(Spatial data with pictures)
++++++++++

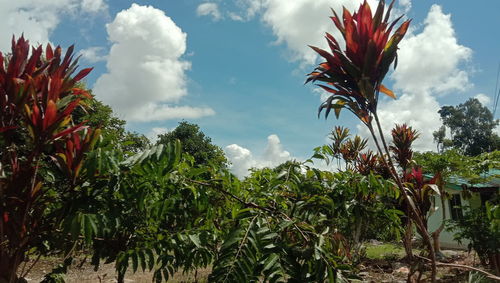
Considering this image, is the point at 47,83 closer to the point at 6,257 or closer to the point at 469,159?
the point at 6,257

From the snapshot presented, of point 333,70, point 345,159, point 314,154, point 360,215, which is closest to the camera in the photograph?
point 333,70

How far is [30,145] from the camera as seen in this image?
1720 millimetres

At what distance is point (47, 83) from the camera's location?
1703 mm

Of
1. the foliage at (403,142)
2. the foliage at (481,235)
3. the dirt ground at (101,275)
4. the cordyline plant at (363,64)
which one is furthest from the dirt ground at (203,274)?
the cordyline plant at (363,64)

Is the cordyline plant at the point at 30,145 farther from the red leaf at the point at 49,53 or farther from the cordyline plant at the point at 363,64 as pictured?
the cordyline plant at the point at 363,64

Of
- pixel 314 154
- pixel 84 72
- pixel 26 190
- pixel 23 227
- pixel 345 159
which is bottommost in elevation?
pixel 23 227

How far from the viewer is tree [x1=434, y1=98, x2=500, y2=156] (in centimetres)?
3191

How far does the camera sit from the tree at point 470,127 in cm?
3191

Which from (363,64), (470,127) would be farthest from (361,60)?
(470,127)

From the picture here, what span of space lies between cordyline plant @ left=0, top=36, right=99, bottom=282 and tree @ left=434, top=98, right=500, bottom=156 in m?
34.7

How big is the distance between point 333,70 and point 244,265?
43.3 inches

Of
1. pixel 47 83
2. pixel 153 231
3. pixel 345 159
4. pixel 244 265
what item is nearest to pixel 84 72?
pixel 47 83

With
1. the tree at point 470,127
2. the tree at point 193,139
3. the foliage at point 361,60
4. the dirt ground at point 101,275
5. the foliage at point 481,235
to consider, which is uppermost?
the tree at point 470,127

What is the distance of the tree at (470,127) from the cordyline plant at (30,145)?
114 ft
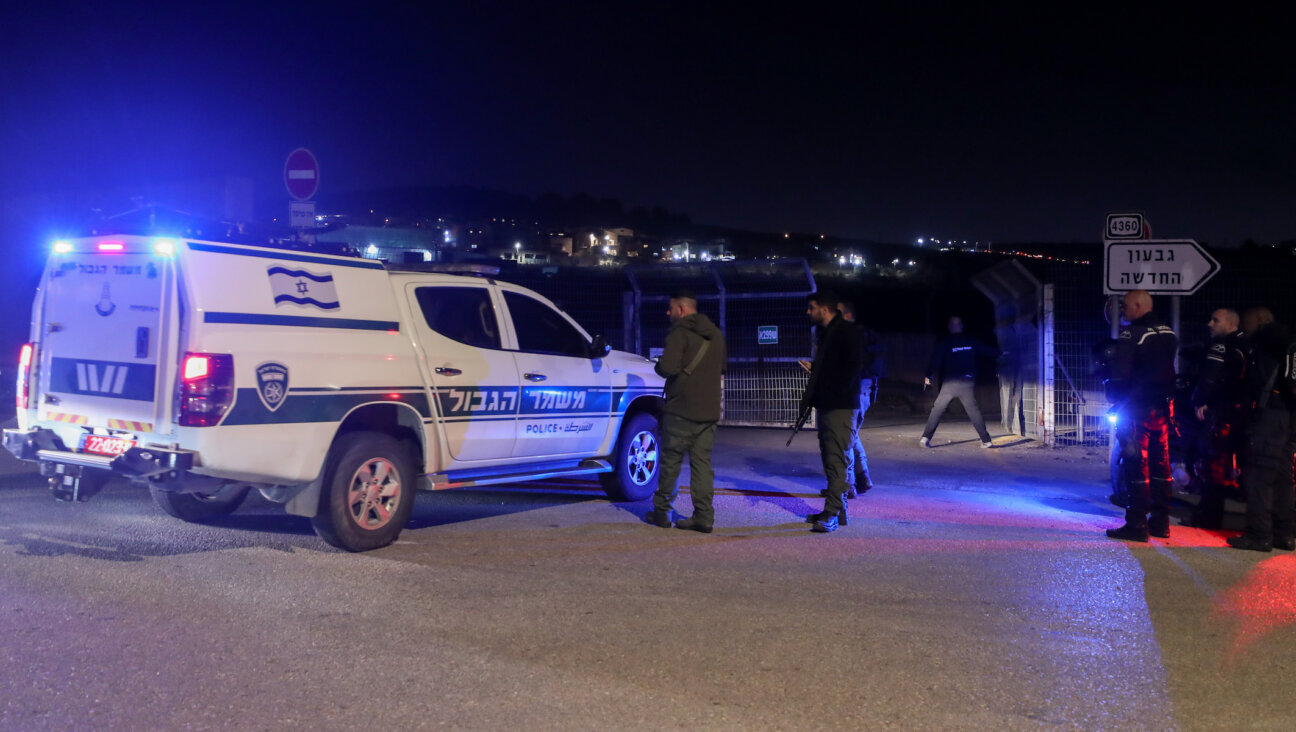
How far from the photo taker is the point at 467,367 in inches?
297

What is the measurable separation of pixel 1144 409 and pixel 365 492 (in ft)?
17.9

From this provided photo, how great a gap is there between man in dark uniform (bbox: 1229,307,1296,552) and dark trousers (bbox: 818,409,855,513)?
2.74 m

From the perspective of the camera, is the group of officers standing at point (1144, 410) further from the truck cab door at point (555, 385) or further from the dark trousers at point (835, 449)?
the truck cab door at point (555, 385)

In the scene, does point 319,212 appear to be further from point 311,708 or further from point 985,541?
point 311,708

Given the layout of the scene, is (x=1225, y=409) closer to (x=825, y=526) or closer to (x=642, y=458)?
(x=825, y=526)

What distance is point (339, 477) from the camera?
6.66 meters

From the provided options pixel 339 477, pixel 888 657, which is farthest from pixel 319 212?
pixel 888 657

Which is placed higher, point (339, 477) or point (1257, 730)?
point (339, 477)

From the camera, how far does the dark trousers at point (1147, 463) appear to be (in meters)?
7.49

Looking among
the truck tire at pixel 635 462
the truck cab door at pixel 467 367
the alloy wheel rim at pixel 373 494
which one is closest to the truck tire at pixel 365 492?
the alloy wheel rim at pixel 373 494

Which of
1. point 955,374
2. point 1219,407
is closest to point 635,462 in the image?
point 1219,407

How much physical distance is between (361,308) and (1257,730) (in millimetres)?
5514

++++++++++

# Work required:
Retype every line above word for word, leaving out the pictures.

# Answer to the exercise:
Considering this image, is the point at 47,83 closer to the point at 6,257 or closer to the point at 469,159?
the point at 6,257

From the snapshot presented, of point 333,70, point 345,159, point 314,154, point 360,215, which is closest to the camera in the photograph?
point 333,70

How far is [30,145] from the camera as seen in this image?
1720 millimetres

At what distance is point (47, 83) from the camera's location?
1703 mm

Of
1. the foliage at (403,142)
2. the foliage at (481,235)
3. the dirt ground at (101,275)
4. the cordyline plant at (363,64)
which one is furthest from the dirt ground at (203,274)?
the cordyline plant at (363,64)

Is the cordyline plant at the point at 30,145 farther from the red leaf at the point at 49,53 or farther from the cordyline plant at the point at 363,64 as pictured?
the cordyline plant at the point at 363,64

Of
- pixel 314 154
- pixel 84 72
- pixel 26 190
- pixel 23 227
- pixel 345 159
which is bottommost in elevation?
pixel 23 227

How far from the viewer is tree [x1=434, y1=98, x2=500, y2=156] (in centimetres)?
3191

How far does the camera sit from the tree at point 470,127 in cm?
3191

Which from (363,64), (470,127) would be farthest from (361,60)?
(470,127)

From the picture here, what span of space lies between cordyline plant @ left=0, top=36, right=99, bottom=282 and tree @ left=434, top=98, right=500, bottom=156 in m?
34.7

How big is the distance between point 333,70 and point 244,265?
43.3 inches

Of
1. pixel 47 83
2. pixel 153 231
3. pixel 345 159
4. pixel 244 265
what item is nearest to pixel 84 72?
pixel 47 83

With
1. the tree at point 470,127
2. the tree at point 193,139
3. the foliage at point 361,60
4. the dirt ground at point 101,275
5. the foliage at point 481,235
to consider, which is uppermost?
the tree at point 470,127

What is the distance of the tree at (470,127) from the cordyline plant at (30,145)?
114 ft
How far from the photo taker is the point at 467,367 in inches?
297

What is the measurable separation of pixel 1144 409 and pixel 365 492 (in ft)?
17.9

From this provided photo, how great a gap is there between man in dark uniform (bbox: 1229,307,1296,552) and dark trousers (bbox: 818,409,855,513)?
2.74 m

From the perspective of the camera, is the group of officers standing at point (1144, 410) further from the truck cab door at point (555, 385) or further from the dark trousers at point (835, 449)?
the truck cab door at point (555, 385)

In the scene, does point 319,212 appear to be further from point 311,708 or further from point 985,541?
point 311,708

Given the layout of the scene, is (x=1225, y=409) closer to (x=825, y=526) or closer to (x=642, y=458)?
(x=825, y=526)

What distance is point (339, 477) from the camera?
6.66 meters

From the provided options pixel 339 477, pixel 888 657, which is farthest from pixel 319 212?
pixel 888 657

Which is placed higher, point (339, 477) or point (1257, 730)?
point (339, 477)

From the camera, how far does the dark trousers at point (1147, 463) appear to be (in meters)?
7.49

Looking among
the truck tire at pixel 635 462
the truck cab door at pixel 467 367
the alloy wheel rim at pixel 373 494
which one is closest to the truck tire at pixel 365 492?
the alloy wheel rim at pixel 373 494

Which of
1. point 955,374
2. point 1219,407
is closest to point 635,462 in the image?
point 1219,407

How much physical distance is between (361,308) and (1257,730) (in millimetres)?
5514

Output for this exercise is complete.